Miri Sisso

Personal information
- Native name: מירי סיסו
- Nationality: Israel

Sport
- Sport: Swimming

Medal record
| Event | 1st | 2nd | 3rd |
| Paralympic Games | 1 | 0 | 2 |
Women's para swimming
Representing Israel
Paralympic Games
| Gold medal – first place | 1988 Seoul | 100m breaststroke C4 |
| Bronze medal – third place | 1984 Stoke Mandeville New York | 100m backstroke C4 |
| Bronze medal – third place | 1988 Seoul | 100m freestyle C4 |

= Miri Sisso =

Israeli Paralympic swimmer

Miri Sisso (מירי סיסו) is a former Israeli Paralympic swimmer.

==Biography==
Sisso was the oldest of four children and grew up in Netanya. She was born with Cerebral palsy and from the age of ten joined the Israel ParaSport Center.
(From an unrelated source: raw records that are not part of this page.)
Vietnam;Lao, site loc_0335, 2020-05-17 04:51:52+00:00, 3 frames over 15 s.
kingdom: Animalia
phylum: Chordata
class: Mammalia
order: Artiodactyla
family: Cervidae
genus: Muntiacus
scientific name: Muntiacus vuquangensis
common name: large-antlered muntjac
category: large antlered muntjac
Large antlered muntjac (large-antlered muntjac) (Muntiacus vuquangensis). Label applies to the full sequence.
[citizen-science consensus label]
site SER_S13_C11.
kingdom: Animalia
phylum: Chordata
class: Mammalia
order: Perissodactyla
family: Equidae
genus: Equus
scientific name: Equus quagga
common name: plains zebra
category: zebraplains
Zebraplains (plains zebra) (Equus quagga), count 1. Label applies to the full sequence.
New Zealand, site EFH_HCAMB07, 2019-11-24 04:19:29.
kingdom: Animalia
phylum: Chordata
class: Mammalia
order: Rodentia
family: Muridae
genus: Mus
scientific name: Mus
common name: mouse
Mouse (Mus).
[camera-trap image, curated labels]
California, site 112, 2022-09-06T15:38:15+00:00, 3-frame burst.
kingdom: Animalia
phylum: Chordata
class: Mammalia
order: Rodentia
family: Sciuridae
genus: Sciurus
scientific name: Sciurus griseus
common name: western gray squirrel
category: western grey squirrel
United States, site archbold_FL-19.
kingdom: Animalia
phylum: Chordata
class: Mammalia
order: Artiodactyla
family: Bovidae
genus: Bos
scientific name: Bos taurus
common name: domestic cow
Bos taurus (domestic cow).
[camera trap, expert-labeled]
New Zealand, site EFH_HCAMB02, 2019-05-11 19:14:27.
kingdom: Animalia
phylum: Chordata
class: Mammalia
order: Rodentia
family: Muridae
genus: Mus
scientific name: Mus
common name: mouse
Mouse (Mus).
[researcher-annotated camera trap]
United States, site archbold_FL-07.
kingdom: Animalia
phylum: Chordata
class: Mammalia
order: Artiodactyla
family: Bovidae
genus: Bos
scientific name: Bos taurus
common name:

At the 1984 Summer Paralympics she competed in para athletics in discus throw and in shot put and in para swimming in three tournaments, winning her first bronze medal in 100m backstroke. Sisso later focused on swimming and competed at the 1988 Summer Paralympics and 1992 Summer Paralympics. In 1988 she won a gold medal and her second bronze medal for 100m breaststroke and freestyle, respectively.

Sisso is a certified special education teacher.